Start of Reading text

Asphaltene after heating have been subdivided as: nonvolatile (heterocyclic N and S species), and, volatile (paraffin + olefins, benzenes, naphthalenes, phenanthrenes, several others). Speight reports a simplified representation of the separation of petroleum into the following six major fractions: volatile saturates, volatile aromatics, nonvolatile saturates, nonvolatile aromatics, resins and asphaltenes. He also reports arbitrarily defined physical boundaries for petroleum using carbon-number and boiling point.

==Geochemistry==
Asphaltenes are today widely recognised as dispersed, chemically altered fragments of kerogen, which migrated out of the source rock for the oil, during oil catagenesis. Asphaltenes had been thought to be held in solution in oil by resins (similar structure and chemistry, but smaller), but recent data shows that this is incorrect. Indeed, it has recently been suggested that asphaltenes are nanocolloidally suspended in crude oil and in toluene solutions of sufficient concentrations. In any event, for low surface tension liquids, such as alkanes and toluene, surfactants are not necessary to maintain nanocolloidal suspensions of asphaltenes.

End of Reading text

▶ What is expected
Revise the passage on asphaltenes, beginning at the words "Asphaltene after heating" and stopping after "and boiling point.", with "petroleum" changed to "crude oil" throughout.

Start of Dataset excerpts

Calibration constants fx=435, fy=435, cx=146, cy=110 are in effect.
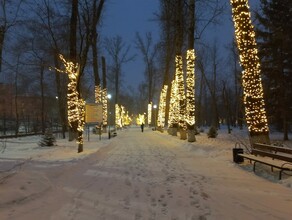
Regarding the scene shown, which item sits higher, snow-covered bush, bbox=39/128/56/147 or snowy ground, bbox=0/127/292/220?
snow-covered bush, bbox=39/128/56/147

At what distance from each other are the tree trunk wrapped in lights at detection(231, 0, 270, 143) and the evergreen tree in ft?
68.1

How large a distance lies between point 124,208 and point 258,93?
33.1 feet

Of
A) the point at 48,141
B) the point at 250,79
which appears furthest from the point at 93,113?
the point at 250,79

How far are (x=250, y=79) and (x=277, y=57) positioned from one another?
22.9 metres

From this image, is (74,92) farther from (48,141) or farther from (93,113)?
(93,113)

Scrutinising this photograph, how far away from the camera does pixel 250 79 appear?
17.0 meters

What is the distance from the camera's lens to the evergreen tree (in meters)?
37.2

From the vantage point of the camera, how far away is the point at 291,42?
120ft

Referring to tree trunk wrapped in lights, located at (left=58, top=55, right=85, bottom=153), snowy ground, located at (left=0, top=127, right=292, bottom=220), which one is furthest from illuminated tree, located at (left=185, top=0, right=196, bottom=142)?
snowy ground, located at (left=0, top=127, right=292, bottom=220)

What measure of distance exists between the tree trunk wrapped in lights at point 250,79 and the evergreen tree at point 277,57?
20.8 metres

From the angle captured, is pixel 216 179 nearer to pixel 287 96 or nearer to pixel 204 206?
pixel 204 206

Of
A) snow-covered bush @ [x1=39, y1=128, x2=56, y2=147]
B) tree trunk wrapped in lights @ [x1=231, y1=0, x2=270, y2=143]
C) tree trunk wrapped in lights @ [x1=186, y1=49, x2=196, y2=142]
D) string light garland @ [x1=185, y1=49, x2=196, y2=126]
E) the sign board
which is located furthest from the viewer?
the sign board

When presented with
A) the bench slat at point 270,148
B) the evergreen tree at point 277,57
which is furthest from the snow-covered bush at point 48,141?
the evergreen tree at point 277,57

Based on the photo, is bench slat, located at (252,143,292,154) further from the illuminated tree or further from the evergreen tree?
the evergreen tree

End of Dataset excerpts

▶ Answer below
Asphaltene after heating have been subdivided as: nonvolatile (heterocyclic N and S species), and, volatile (paraffin + olefins, benzenes, naphthalenes, phenanthrenes, several others). Speight reports a simplified representation of the separation of crude oil into the following six major fractions: volatile saturates, volatile aromatics, nonvolatile saturates, nonvolatile aromatics, resins and asphaltenes. He also reports arbitrarily defined physical boundaries for crude oil using carbon-number and boiling point.